→ DOKUMENT:
——————————

Interview mit Australiens Ex-Regierungschefin Julia Gillard: „Mein Geschlecht erklärt nicht alles, aber es erklärt auch nicht nichts“

Julia Gillard war Australiens erste Premierministerin. Über ruppige Parlamentsdebatten, Stricken als Ausgleich und Meetings auf dem Damenklo.

Von Barbara Nolte

Frau Gillard, Sie sind als erste australische Premierministerin und als Vorkämpferin gegen Sexismus in Erinnerung geblieben …

... Genderthemen standen in meiner politischen Laufbahn nicht an erster Stelle. Eigentlich sind Bildung und Entwicklungszusammenarbeit die Politikfelder, für die ich mich besonders engagiert habe und engagiere: jetzt als Vorsitzende der Organisation „Globale Bildungspartnerschaft“. Bei dem, was ich in meinem Amt erlebt habe, schien es mir aber zwingend, dass ich mich positioniere.

Aufgrund der Entfernung dringt wenig von Australiens Innenpolitik bis nach Deutschland. Eine Ausnahme ist Ihre Misogyny Speech 2012. Auf Deutsch: Rede gegen den Frauenhass. Darin nannten Sie den damaligen Oppositionsführer Tony Abbott einen Sexisten. Die Rede hat in frauenbewegten Kreisen weltweit Kultstatus und fast drei Millionen Klicks auf Youtube. Feilten Sie lange daran?

Ich habe sie aus dem Stegreif gehalten. Sie war die Antwort auf eine Rede von Abbott, der sich zuvor als Vorkämpfer gegen Sexismus hingestellt hatte und mich als Heuchlerin. Ich spürte Wut. Nicht heiße, aber kalte: dass ich nach all den Beleidigungen, die ich zu hören bekam, nun beschuldigt wurde, bezüglich Sexismus scheinheilig zu sein!

——————————

→ BEREITGESTELLTES MATERIAL:
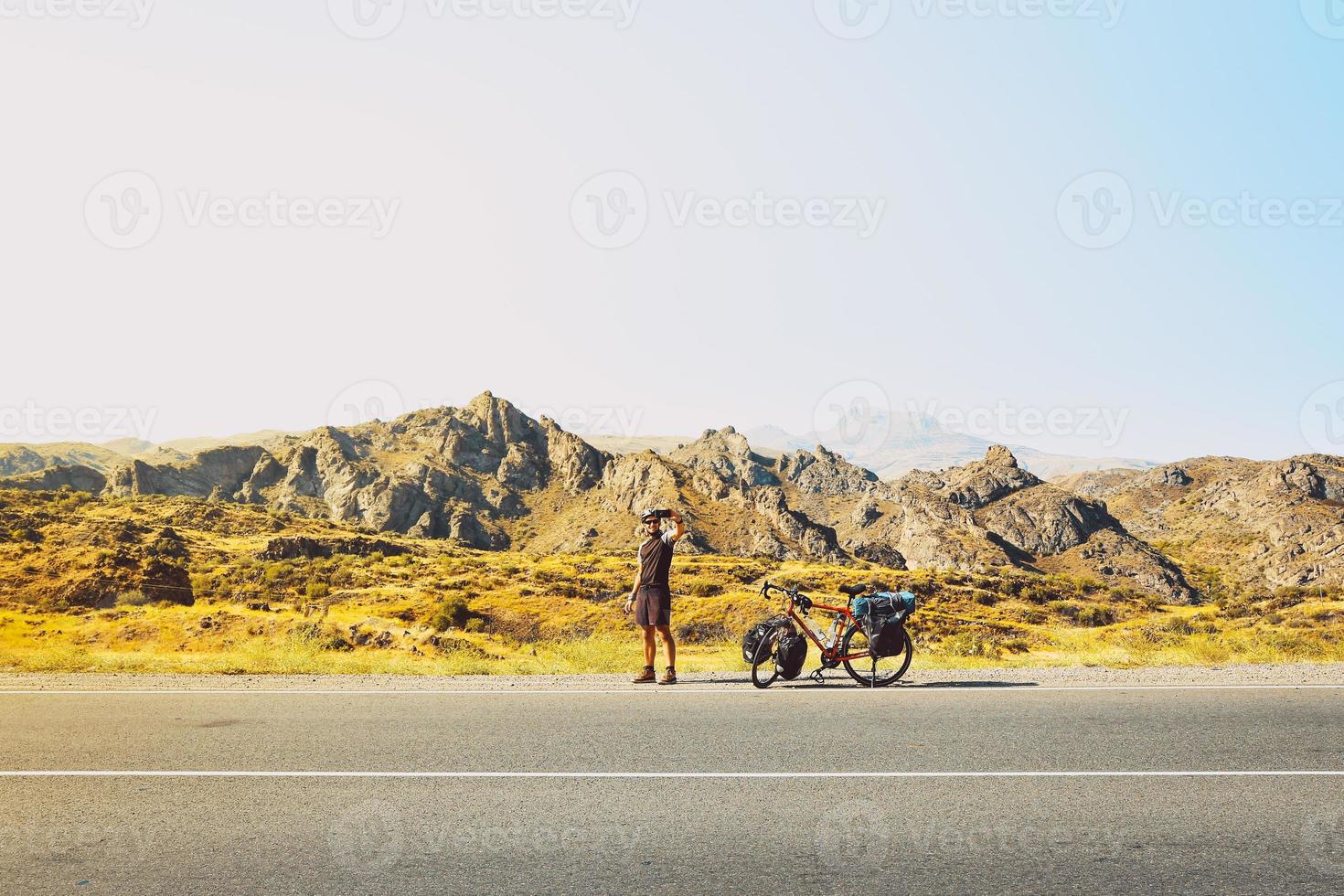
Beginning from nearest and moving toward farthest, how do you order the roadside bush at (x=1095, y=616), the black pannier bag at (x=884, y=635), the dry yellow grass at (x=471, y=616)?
the black pannier bag at (x=884, y=635)
the dry yellow grass at (x=471, y=616)
the roadside bush at (x=1095, y=616)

——————————

→ AUFGABEN:
(a) Tausche im Interview in allem von „Frau Gillard, Sie“ bis hinunter zu „ich mich positioniere.“ das Wort „Genderthemen“ gegen „Frauenthemen“ aus und gib diesen Abschnitt wieder.
(b) Setze das Interview mit Julia Gillard nach seinem letzten Satz fort.

→ ANTWORTEN JE AUFGABE:
(a)
Frau Gillard, Sie sind als erste australische Premierministerin und als Vorkämpferin gegen Sexismus in Erinnerung geblieben …

... Frauenthemen standen in meiner politischen Laufbahn nicht an erster Stelle. Eigentlich sind Bildung und Entwicklungszusammenarbeit die Politikfelder, für die ich mich besonders engagiert habe und engagiere: jetzt als Vorsitzende der Organisation „Globale Bildungspartnerschaft“. Bei dem, was ich in meinem Amt erlebt habe, schien es mir aber zwingend, dass ich mich positioniere.

(b)
Bei einer Spendenparty für die konservative Partei Australiens stand mal auf einer Speisekarte: „Julia Gillard Kentucky Fried Wachteln – kleine Brüste, riesige Schenkel & eine große, rote Dose.“

Zuerst dachte ich, dass diese unschöne Beschreibung von Körperteilen für mich erdacht worden war. Dann stellte sich heraus, dass der identische Wortlaut bei den US-Vorwahlen im Jahr 2008 bereits benutzt worden war. Bezogen auf Hillary Clinton. Nur der Name war ausgetauscht worden.

Hatten Sie mit Widerstand gerechnet, als Sie 2010 an die Macht kamen?

Schon, aber ich dachte, dass er sich legen würde. Es begann mit der Fixierung auf mein Äußeres: ausführliche Schilderungen meiner Garderobe, selbst als ich mit dem Nato-Generalsekretär die Strategie des Afghanistan-Einsatzes besprach, also nichts Geringeres als einen Krieg, in dem über 40 australische Soldaten getötet worden sind. Mit der Zeit wuchs sich das Ganze aus zu sexistischen Schmähungen. Die Klimaschutzpolitik, die wir vorantrieben, führte zu einer hitzigen Debatte, in der ich als Hexe und Schlampe bezeichnet wurde.

Kann es sein, dass die Umgangsformen in Australien recht rau sind?

Nein, Australier sind sehr höfliche Menschen. Nur in unseren Parlamentsdebatten geht es hart zu, dafür sind sie berühmt. Oft besuchen uns britische Politiker im Rahmen von Austauschprogrammen. Die schütteln dann nur den Kopf.

Sie räumten in Ihrer Rede ein, verletzt zu sein, wenn sich Oppositionspolitiker beispielsweise neben Plakate mit der Aufschrift „Ditch the witch“, „Lass’ uns die Hexe loswerden“, stellten. Ein derart feministischer Debattenbeitrag wäre in Deutschland für eine Politikerin in Ihrer damaligen Position undenkbar. Angela Merkel hat immer ignoriert, wenn sie als Frau mit Häme bedacht wurde.

Auch in Australien war meine Rede unüblich. Meine Frustration brach sich in dem Moment Bahn, weil mein Geschlecht während meiner Amtszeit immer wieder gegen mich verwendet wurde.

Im Ausland erfuhren Sie für diesen Auftritt großen Respekt: François Hollande gratulierte Ihnen, Hillary Clinton nannte sie bemerkenswert.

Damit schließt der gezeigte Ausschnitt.